» Text block:
I've recently had my hand at implementing soft particles. For those unfamiliar the big idea is to prevent the ugly intersections you have with textured planes. My implementation is pretty standard, and only works with our shader pipeline. I disable depth writes of particles and write to a depth RTT. In the fragment shader I lookup scene depth and compare to particle depth, and use the delta to compute some fade factor.

I also added a "high quality soft particles" setting, which gives much better results at cost of more expensive computation, and is taken from this old but still relevant Nvidia paper. The following videos are using the formulas outlined in that document.

» Problem 1: According to the soft particles text, where does the "high quality soft particles" setting come from?
» Problem 2: Copy the soft particles text from "I've recently had" up to and including "in that document.".

» Extracted information:
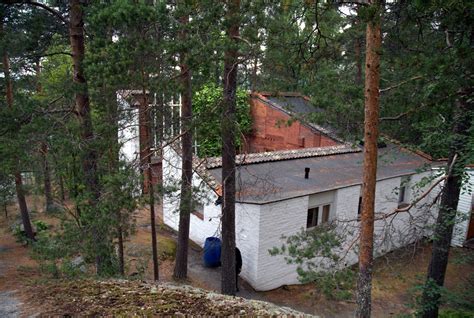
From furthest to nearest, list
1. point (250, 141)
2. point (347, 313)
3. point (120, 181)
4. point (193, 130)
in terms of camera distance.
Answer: point (250, 141) → point (347, 313) → point (193, 130) → point (120, 181)

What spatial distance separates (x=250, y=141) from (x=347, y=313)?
12124 mm

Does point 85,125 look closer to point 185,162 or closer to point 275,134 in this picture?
point 185,162

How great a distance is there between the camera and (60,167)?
26.3 feet

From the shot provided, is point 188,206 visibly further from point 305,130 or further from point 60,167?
point 305,130

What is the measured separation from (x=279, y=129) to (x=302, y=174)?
6381 millimetres

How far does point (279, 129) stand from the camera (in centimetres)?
1894

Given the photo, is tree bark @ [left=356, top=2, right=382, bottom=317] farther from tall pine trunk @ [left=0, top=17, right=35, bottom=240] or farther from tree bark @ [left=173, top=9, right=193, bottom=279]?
tall pine trunk @ [left=0, top=17, right=35, bottom=240]

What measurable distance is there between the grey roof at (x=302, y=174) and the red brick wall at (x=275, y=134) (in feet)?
8.19

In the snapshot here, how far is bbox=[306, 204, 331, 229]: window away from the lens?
12.1m

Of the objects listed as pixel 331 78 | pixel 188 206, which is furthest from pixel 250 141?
pixel 188 206

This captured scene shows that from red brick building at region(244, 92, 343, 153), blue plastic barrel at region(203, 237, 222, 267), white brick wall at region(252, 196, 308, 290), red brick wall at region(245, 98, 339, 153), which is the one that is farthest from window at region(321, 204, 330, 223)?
red brick wall at region(245, 98, 339, 153)

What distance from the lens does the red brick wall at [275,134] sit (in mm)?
18062

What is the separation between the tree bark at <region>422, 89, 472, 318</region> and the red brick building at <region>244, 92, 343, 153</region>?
9.17 meters

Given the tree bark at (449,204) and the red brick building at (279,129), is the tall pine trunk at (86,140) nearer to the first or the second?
the tree bark at (449,204)
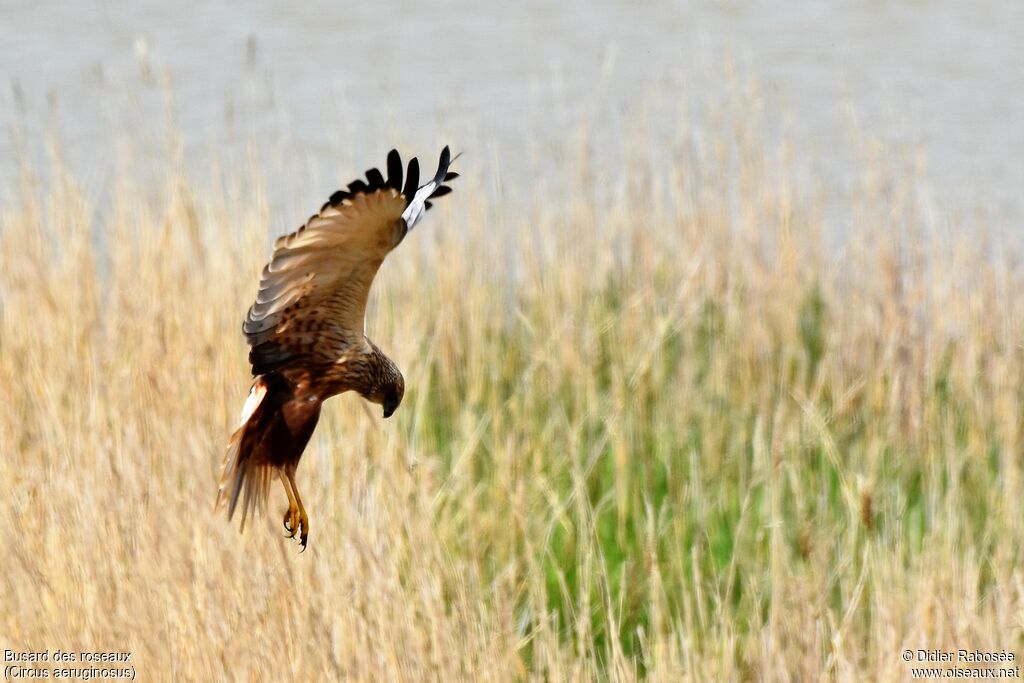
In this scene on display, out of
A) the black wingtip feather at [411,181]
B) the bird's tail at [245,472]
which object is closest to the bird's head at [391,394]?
the bird's tail at [245,472]

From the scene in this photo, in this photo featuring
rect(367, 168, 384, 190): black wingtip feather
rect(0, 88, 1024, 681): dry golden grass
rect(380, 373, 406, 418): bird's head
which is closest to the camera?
rect(367, 168, 384, 190): black wingtip feather

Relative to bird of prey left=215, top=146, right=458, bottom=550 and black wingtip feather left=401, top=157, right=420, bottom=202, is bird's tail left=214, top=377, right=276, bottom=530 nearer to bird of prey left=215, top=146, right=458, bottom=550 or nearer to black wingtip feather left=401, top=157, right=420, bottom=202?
bird of prey left=215, top=146, right=458, bottom=550

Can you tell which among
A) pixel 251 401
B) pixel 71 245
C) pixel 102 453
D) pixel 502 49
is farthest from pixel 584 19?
pixel 251 401

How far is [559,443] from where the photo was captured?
4836 mm

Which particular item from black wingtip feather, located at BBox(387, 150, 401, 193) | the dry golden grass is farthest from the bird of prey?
the dry golden grass

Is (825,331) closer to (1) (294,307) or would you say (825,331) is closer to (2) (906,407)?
(2) (906,407)

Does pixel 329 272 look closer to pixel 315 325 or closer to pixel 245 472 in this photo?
pixel 315 325

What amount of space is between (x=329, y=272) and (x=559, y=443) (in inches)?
111

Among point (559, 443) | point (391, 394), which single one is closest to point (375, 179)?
point (391, 394)

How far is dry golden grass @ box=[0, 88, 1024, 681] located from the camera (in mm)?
3221

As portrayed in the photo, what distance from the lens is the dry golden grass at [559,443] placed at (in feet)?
10.6

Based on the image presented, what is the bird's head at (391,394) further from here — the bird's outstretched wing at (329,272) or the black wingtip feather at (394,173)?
the black wingtip feather at (394,173)

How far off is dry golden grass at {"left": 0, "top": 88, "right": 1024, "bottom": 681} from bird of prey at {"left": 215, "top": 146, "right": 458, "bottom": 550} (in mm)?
955

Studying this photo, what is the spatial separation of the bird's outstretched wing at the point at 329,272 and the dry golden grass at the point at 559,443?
43.7 inches
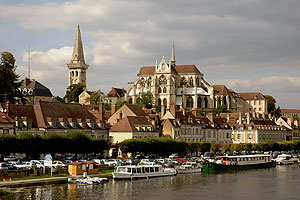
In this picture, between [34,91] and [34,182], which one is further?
[34,91]

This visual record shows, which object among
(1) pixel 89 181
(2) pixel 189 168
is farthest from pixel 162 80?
(1) pixel 89 181

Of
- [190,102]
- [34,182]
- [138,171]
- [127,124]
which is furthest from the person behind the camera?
[190,102]

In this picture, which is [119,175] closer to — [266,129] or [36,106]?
[36,106]

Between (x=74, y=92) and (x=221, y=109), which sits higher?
(x=74, y=92)

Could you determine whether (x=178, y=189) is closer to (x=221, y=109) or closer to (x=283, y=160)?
(x=283, y=160)

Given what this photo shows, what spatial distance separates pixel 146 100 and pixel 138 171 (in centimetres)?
11235

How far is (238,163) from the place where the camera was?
8494cm

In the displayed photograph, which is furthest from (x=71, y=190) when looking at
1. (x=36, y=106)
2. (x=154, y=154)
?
(x=154, y=154)

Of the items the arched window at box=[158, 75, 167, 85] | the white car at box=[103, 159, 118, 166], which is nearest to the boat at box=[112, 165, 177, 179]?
the white car at box=[103, 159, 118, 166]

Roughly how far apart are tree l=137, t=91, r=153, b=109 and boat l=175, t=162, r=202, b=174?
95065 mm

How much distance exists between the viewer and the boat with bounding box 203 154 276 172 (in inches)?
3152

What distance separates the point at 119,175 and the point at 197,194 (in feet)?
44.5

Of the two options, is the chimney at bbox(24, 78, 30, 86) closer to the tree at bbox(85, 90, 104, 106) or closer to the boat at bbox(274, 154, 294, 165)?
the tree at bbox(85, 90, 104, 106)

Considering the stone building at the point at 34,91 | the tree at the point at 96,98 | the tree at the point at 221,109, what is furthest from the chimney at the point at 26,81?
the tree at the point at 221,109
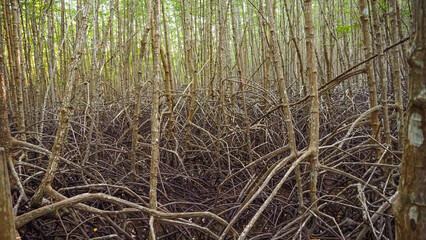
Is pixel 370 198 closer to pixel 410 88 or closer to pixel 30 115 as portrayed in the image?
pixel 410 88

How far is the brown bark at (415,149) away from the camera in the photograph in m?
0.56

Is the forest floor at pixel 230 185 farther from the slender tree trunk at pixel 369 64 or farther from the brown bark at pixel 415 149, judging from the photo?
the brown bark at pixel 415 149

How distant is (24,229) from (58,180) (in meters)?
0.60

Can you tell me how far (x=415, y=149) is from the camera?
602 mm

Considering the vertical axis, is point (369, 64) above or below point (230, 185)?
above

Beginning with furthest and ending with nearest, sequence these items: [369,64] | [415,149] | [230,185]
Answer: [230,185] → [369,64] → [415,149]

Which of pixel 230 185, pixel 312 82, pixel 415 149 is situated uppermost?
pixel 312 82

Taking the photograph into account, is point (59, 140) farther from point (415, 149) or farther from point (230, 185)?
point (230, 185)

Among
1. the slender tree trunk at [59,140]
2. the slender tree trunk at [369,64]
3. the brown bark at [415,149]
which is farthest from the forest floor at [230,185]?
the brown bark at [415,149]

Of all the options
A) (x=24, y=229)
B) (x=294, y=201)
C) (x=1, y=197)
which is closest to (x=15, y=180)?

» Full response 1: An old but still relevant Nvidia paper.

» Full response 2:
I've recently had my hand at implementing soft particles. For those unfamiliar the big idea is to prevent the ugly intersections you have with textured planes. My implementation is pretty standard, and only works with our shader pipeline. I disable depth writes of particles and write to a depth RTT. In the fragment shader I lookup scene depth and compare to particle depth, and use the delta to compute some fade factor.

I also added a "high quality soft particles" setting, which gives much better results at cost of more expensive computation, and is taken from this old but still relevant Nvidia paper. The following videos are using the formulas outlined in that document.